**Required action**
Below are records. Copy every line with "Wellington" in it.
+ + + + + + +
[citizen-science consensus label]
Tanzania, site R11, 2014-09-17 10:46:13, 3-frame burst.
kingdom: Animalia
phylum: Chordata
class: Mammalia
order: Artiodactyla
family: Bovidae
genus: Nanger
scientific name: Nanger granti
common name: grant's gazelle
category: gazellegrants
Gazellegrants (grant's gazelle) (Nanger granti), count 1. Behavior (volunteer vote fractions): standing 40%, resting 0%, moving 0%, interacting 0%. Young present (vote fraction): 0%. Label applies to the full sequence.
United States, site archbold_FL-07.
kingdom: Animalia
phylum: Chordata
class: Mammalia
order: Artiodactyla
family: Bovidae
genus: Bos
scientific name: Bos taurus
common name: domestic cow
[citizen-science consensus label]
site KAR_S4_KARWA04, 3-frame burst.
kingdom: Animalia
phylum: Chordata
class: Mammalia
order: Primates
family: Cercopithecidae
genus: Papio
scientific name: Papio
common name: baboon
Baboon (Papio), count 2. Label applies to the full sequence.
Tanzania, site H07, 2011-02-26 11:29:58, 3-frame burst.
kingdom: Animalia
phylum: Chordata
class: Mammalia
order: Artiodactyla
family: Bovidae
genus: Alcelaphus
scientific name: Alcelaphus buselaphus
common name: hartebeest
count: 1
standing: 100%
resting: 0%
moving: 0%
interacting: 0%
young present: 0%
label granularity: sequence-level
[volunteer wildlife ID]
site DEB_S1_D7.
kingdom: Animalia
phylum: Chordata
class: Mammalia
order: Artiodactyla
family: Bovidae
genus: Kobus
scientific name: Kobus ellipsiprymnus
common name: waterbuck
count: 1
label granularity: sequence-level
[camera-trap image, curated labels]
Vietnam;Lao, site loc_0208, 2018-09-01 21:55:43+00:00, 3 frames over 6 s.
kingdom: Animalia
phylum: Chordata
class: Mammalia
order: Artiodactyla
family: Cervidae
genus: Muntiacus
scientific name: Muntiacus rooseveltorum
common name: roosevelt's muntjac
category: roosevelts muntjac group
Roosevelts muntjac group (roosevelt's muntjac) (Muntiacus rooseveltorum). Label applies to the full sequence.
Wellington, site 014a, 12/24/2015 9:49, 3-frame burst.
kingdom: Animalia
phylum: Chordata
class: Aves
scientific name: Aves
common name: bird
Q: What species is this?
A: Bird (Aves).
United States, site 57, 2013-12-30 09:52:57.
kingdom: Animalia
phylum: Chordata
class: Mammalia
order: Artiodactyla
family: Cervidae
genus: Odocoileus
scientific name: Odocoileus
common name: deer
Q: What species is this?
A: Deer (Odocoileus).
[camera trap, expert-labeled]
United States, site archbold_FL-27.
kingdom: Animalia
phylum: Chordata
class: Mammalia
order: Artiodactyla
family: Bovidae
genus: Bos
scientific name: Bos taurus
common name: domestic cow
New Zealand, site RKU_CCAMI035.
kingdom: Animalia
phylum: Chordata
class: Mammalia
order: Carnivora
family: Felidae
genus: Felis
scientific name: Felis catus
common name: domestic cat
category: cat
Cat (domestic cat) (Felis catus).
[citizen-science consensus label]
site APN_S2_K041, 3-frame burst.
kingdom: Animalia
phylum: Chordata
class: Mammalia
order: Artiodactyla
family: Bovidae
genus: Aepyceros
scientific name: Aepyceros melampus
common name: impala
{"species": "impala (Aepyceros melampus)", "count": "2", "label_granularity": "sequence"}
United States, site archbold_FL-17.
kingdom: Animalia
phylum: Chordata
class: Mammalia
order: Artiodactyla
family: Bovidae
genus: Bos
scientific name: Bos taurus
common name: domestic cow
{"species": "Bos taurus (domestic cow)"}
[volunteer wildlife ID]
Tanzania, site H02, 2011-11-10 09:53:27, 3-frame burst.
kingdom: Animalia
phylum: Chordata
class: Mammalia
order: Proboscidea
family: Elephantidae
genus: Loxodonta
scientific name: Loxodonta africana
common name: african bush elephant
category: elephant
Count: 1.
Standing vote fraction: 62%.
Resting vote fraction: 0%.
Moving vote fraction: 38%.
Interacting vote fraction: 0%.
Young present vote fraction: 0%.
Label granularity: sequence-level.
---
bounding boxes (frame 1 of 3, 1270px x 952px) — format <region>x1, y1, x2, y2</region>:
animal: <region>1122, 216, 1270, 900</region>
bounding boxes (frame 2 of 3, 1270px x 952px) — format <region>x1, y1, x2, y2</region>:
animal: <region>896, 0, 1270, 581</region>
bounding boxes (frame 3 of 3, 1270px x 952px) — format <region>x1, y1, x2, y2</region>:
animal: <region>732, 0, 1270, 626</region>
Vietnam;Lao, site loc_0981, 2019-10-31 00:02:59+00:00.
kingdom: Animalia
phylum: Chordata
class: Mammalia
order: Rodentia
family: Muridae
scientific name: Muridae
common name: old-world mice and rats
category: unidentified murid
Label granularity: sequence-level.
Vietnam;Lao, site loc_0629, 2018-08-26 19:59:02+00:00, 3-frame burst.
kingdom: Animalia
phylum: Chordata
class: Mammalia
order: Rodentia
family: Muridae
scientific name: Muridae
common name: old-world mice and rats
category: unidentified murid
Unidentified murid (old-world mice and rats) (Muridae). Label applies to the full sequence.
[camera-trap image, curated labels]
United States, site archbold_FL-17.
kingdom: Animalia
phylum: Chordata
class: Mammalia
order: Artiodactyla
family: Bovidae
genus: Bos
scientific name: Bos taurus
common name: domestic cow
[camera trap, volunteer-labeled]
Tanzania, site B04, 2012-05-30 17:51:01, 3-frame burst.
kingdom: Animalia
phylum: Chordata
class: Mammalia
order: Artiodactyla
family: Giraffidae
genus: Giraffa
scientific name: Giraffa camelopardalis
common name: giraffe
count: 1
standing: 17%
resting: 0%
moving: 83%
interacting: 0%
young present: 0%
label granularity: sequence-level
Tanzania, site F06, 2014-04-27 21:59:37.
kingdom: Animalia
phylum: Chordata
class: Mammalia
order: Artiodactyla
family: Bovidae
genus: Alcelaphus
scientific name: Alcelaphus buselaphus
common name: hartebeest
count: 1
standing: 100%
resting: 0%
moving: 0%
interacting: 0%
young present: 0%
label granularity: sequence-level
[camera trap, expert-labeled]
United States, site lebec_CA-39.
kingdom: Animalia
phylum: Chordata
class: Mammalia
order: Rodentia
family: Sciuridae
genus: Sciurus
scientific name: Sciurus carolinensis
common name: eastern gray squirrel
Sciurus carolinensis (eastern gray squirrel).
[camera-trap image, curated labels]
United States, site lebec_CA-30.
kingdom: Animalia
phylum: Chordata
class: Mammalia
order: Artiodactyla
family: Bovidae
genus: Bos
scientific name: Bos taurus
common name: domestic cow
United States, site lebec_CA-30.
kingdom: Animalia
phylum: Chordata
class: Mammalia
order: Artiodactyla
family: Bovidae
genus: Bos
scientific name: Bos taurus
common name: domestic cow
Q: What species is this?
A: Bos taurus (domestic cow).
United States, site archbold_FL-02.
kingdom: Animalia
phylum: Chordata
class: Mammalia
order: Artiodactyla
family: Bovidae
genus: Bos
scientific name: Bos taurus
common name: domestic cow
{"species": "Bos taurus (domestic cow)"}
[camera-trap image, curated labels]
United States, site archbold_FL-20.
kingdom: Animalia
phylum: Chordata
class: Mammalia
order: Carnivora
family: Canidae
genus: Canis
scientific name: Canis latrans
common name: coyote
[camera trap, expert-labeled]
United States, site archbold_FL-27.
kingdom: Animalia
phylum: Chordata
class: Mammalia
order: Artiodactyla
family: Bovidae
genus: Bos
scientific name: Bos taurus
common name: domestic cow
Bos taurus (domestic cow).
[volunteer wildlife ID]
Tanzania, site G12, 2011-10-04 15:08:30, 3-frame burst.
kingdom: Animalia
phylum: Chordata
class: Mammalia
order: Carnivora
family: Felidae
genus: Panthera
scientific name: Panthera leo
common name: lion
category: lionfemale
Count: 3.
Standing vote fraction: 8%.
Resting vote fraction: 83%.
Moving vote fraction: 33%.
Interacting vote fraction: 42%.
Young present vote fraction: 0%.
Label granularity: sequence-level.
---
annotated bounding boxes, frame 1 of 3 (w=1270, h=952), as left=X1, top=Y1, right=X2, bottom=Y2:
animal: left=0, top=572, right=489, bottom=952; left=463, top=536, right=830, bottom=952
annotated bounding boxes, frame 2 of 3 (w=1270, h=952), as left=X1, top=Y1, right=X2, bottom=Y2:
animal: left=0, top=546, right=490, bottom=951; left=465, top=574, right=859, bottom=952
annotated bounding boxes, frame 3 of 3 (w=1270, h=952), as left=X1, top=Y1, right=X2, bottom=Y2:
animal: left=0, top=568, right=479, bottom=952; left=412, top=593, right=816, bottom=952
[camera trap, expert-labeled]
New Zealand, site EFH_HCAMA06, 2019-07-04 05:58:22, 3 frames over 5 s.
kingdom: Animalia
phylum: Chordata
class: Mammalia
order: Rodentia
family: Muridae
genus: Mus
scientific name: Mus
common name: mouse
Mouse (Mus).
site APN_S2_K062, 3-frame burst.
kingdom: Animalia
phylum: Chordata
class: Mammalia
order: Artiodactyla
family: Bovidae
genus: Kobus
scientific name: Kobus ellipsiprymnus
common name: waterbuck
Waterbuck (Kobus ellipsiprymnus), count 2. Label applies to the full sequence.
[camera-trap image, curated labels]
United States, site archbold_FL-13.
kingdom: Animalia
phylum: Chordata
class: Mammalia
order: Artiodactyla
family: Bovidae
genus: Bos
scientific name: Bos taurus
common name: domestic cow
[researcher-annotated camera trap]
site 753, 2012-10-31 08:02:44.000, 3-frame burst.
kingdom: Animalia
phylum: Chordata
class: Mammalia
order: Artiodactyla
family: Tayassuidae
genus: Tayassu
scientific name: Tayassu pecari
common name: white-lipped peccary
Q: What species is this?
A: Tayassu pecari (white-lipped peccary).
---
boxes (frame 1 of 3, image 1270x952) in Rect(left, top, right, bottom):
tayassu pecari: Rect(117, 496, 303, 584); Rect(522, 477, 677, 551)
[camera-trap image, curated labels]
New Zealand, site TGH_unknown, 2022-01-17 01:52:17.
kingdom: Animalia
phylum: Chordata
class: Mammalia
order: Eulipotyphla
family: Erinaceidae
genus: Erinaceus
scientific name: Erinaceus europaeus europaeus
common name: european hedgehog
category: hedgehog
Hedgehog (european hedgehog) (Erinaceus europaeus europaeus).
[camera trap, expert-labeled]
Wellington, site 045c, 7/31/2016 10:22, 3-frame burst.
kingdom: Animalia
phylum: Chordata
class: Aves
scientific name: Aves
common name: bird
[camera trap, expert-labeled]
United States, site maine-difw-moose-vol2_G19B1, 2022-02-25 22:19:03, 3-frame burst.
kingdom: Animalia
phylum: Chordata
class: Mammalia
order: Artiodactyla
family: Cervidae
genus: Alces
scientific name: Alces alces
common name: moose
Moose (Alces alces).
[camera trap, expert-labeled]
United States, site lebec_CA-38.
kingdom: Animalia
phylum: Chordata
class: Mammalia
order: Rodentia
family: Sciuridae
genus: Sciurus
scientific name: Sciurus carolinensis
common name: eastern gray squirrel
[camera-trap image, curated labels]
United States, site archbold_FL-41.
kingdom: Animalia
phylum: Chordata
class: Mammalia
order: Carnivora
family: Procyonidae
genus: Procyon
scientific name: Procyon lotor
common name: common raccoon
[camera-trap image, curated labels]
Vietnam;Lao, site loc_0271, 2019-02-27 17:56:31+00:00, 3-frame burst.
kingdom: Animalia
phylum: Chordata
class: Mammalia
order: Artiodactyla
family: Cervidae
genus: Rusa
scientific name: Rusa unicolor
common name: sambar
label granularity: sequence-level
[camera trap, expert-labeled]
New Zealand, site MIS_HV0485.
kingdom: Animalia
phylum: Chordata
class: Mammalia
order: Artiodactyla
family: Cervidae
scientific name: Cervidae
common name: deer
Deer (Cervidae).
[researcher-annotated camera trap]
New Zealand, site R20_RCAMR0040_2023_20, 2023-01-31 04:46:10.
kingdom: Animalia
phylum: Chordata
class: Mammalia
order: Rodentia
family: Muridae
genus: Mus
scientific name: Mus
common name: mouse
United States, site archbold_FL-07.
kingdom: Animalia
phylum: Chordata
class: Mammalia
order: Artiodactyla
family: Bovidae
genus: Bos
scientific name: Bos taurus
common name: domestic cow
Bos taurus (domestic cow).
+ + + + + + +
**Response area**
Wellington, site 014a, 12/24/2015 9:49, 3-frame burst.
Wellington, site 045c, 7/31/2016 10:22, 3-frame burst.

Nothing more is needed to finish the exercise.